PREVIEW
Allegations may reopen bitter tit-for-tat dispute between Kigali and Paris
A lawsuit accusing the Banque de France of complicity in the 1994 genocide in Rwanda is set to reopen sores between Paris and President Paul Kagame’s government.
The complaint was filed on 4 December by attorneys Matilda Ferey and Joseph Breham on behalf of three civil parties – Dafroza and Alain Gauthier, along with the Collective of Civil Parties for Rwanda – with the senior investigating judge of a Paris court’s unit for crimes against humanity.
At the heart of the case is that the bank authorised seven transfers from the Bank of Rwanda’s account, totalling 3.17 million francs (€486,000). These included payments to French firm Alcatel, which is alleged to have paid for satellite phones.
It is not the first time a French bank has been indicted in relation to the genocide. In 2017, a legal complaint was filed against BNP Paribas over transfers worth US$1.3m to a South African arms dealer that facilitated the purchase of 80 tons of arms and ammunition from the Seychelles to Rwanda.
The role of then President François Mitterrand’s government in supplying weapons that were used during the three-month genocide in 1994, as well as breaches of a United Nations arms embargo that was imposed in May 1994, has been a thorn in relations between Paris and Kigali for decades.
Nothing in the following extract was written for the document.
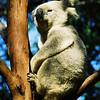 Brisbane, Lone Pine Koala Sanctuary, 2002<br /> Még filmre készült...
In 2008, President Kagame published the report of a commission that implicated the French state in the genocide, a move widely seen as a response to a 2006 request by French magistrate Jean-Louis Bruguière for international arrest warrants against Kagame and eight senior officials of his Front Patriotique Rwandais (FPR) (AC Vol 49 No 18, The dead bite back). The warrants were on charges for the 6 April 1994 murder of President Juvénal Habyarimana, whose death in a plane crash was the spark for the genocide.